La crèche en 1920 – à gauche, Madame Bleustein et Monsieur Beilin.

La crèche en 1920 – à gauche, Madame Bleustein et Monsieur Beilin.

En 1934, les asiles assurent 70 559 nuitées et 269 992 repas. Les réfugiés viennent de tous les milieux et ont tout perdu. Après avoir fait face à l’urgence, il faut leur assurer un nouveau départ rendu particulièrement difficile pour ceux qui exercent des professions libérales dont l’exercice est lié à des diplômes nationaux.
En 1938 et 1939, quand s’affirment les dangers de guerre, puis la guerre elle-même, le passage de la frontière allemande devient de plus en plus difficile. Le nombre des réfugiés s’abaisse mais leur misère est encore plus totale.
En 1938, suivant décret du 11 mai, les statuts de l’Association sont modifiés précisant que l’œuvre a pour but :
1) De fournir gratuitement un gîte provisoire soit aux indigents, hommes, femmes et enfants de passage à Paris, soit aux personnes temporairement sans travail, sans distinction de nationalité, ni du culte.
2) De créer des ouvroirs (et des ateliers d’assistance par le travail).
3) De recevoir gratuitement des enfants de quinze jours à trois ans dans les locaux ou au dehors des crèches.
En 1940, malgré l’occupant et les menaces que la barbarie et les nazies font peser sur la vie et les biens de leurs dirigeants, les asiles et la crèches restent ouverts. Ils le seront pendant toute l’occupation et ce dans des conditions rendues de plus en plus difficiles par l’occupation allemande et les déportations effectuées par les nazis.

La crèche en 1944

1944, les bâtiments et installations de l‘Association sont gravement endommagés par les bombardements, notamment la Crèche qu’il faudra entièrement reconstruire.

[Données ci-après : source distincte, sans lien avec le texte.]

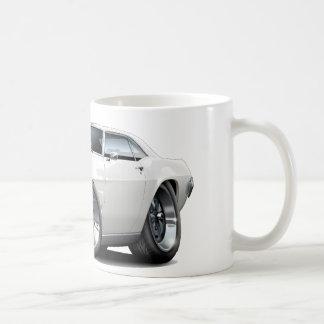 1969 Firebird Trans Am Mug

Dès 1945, après la défaite du IIIe Reich, la fin de la guerre amène chaque jour de nouveaux réfugiés rescapés des camps hitlériens. C’est au 16, rue Lamarck, que seront désormais concentrés les locaux de l’association.
En 1945, tous les animateurs, survivants aux persécutions et à la guerre, se regroupent autour de l’asile, dans le désir de secourir les plus malheureux et permettre à l’Oeuvre d’accueillir les réfugiés dont le nombre s’accroît de ceux qui se voient refuser accès en Palestine, alors sous mandat britannique.
1956, reflux des rescapés de Hongrie et, bientôt, d’Egypte. Mais sous l’impulsion du Président Elie Beilin, l’Association a maintenant repris ses forces et ses installations peuvent dans de meilleurs conditions, satisfaire à l’urgence.
1957, voit une nouvelle poussée de malheurs avec les évènements d’Afrique du Nord :
131 364 repas chauds doivent être assurées.
Le 7 Juillet 1959, Maurice Epstein succède au Président Elie Beilin.
1962 : l’exode d’Afrique du Nord augmente encore. Ce sont, en moyenne, de cent cinquante à deux cents personnes qu’il faut chaque jour loger et nourrir. Le Président Epstein peut cependant ouvrir l’immeuble de la rue des Saules, et celui de la rue Lamarck : y sont installés outre les dortoirs, un service social. Une vaste collecte de vêtements est organisée avec succès.
Le 11 mars 1965, les enfants de ceux qui ont si longtemps fait vivre l’association ont maintenant pris la relève.
A la suite du décès du Président Epstein, Monsieur Marcel Bleustein-Blanchet est élu, à l’unanimité Président de l’Association, lourde charge qu’il accepte d’assumer à condition que soient nommés deux vice-présidents délégués, pour l’aider dans sa tâche, Raymond Sack et Albert Nachba.

Extraits du livre : Association Philantropique de l’Asile de nuit, asile de jour et de la crèche israélite, édité en 1965.